Source extract:
BILL NUMBER: SB 53	INTRODUCED
	BILL TEXT


INTRODUCED BY   Senator DeSaulnier

                        JANUARY 14, 2009

   An act to amend Sections 63049, 63049.4, and 63049.5 of the
Government Code, relating to tobacco settlement moneys, and declaring
the urgency thereof, to take effect immediately.


	LEGISLATIVE COUNSEL'S DIGEST


   SB 53, as introduced, DeSaulnier. Tobacco settlement moneys:
Master Settlement Agreement.
   Under existing law, states' attorneys general and various tobacco
product manufacturers have entered into a Master Settlement
Agreement, in settlement of various lawsuits, that provides for the
allocation of money to the states and certain territories. The state
has entered into a memorandum of understanding providing for the
allocation of the state's share of moneys to be received under the
Master Settlement Agreement between the state and the various local
governments of the state. The Attorney General, on behalf of the
state, has entered into the California escrow agreement with the
California escrow agent named in the agreement relating to the
division between the state and the participating jurisdictions of
amounts payable under the Master Settlement Agreement.
   Existing law sets forth the duties of the California
Infrastructure and Economic Development Bank and its board of
directors generally in performing various financing transactions,
including the issuance of bonds or the authorizing of the issuance of
bonds by a trust, partnership, limited partnership, association,
corporation, nonprofit corporation, or other entity, known as a
special purpose trust. Under existing law, the bank is authorized to
sell for, and on behalf of, the state all or any portion of the state'
s tobacco assets, as defined, to a special purpose trust consisting
of a not-for-profit corporation.

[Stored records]
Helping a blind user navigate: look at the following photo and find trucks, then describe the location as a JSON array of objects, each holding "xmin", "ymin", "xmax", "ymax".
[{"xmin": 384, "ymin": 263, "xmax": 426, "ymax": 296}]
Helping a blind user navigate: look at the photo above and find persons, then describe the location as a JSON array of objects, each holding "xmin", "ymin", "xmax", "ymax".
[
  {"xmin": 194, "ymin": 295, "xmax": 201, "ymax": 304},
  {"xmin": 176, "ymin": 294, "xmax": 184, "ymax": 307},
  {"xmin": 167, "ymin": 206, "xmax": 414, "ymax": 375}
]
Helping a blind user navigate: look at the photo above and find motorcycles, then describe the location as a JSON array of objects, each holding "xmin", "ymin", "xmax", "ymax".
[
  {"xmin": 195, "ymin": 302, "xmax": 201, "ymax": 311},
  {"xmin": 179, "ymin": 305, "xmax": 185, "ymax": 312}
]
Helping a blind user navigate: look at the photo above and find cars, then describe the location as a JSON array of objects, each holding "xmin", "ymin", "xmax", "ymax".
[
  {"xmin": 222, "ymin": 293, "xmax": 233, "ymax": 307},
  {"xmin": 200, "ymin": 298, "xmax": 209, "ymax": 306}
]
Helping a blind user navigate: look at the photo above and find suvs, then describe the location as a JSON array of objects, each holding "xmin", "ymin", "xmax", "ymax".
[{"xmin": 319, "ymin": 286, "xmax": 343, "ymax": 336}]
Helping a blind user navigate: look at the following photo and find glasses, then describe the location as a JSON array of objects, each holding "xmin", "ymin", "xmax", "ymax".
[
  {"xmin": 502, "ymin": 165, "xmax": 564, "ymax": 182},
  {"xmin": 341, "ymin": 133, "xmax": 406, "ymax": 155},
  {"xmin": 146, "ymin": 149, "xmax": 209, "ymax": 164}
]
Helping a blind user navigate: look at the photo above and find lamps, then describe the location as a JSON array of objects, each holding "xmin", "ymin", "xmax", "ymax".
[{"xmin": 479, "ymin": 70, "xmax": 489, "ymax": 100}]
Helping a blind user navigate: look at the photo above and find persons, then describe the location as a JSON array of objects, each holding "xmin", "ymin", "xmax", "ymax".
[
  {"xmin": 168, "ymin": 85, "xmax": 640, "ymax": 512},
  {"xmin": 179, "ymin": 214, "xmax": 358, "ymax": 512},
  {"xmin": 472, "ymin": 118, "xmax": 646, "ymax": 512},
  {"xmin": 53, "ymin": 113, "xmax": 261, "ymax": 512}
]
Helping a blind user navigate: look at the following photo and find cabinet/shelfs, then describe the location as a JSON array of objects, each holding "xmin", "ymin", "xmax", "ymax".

Short exercise 1:
Answer these questions about the SB 53 bill text.
(a) Who introduced the bill?
(b) Which sections of the Government Code does the act amend?
(c) Who entered into the California escrow agreement on behalf of the state?
Short exercise 2:
Reproduce the SB 53 bill text word for word, everything from "BILL NUMBER: SB" down to "take effect immediately.".
Short exercise 3:
Continue writing the SB 53 bill text, starting right after its last sentence.

Expected output 1:
(a) Senator DeSaulnier
(b) Sections 63049, 63049.4, and 63049.5
(c) The Attorney General

Expected output 2:
BILL NUMBER: SB 53	INTRODUCED
	BILL TEXT


INTRODUCED BY   Senator DeSaulnier

                        JANUARY 14, 2009

   An act to amend Sections 63049, 63049.4, and 63049.5 of the
Government Code, relating to tobacco settlement moneys, and declaring
the urgency thereof, to take effect immediately.

Expected output 3:
   This bill would authorize the Attorney General to negotiate
amendments to the Master Settlement Agreement, the memorandum of
understanding, and the California escrow agreement, provided that
those amendments do not materially adversely alter, limit, or impair
the rights to receive tobacco assets sold to the special purpose
trust, nor in any way materially impair the rights and remedies of
bondholders or the security for their bond until those bonds,
together with the interest on the bonds and costs and expenses in
connection with any action or proceeding on behalf of the
bondholders, are fully paid and discharged.
   This bill would declare that it is to take effect immediately as
an urgency statute.
   Vote: 2/3. Appropriation: no. Fiscal committee: yes.
State-mandated local program: no.


THE PEOPLE OF THE STATE OF CALIFORNIA DO ENACT AS FOLLOWS:

  SECTION 1.  Section 63049 of the Government Code is amended to
read:
   63049.  The definitions contained in this section are in addition
to the definitions contained in Section 63010 and together with the
definitions contained in that section shall govern the construction
of this article, unless the context requires otherwise:
   (a) "California escrow agreement" means the escrow agreement dated
April 12, 2000, as amended, between the Attorney General, on behalf
of the state, and the California escrow agent named in the agreement
relating to the division between the state and the participating
jurisdictions of amounts payable under the Master Settlement
Agreement.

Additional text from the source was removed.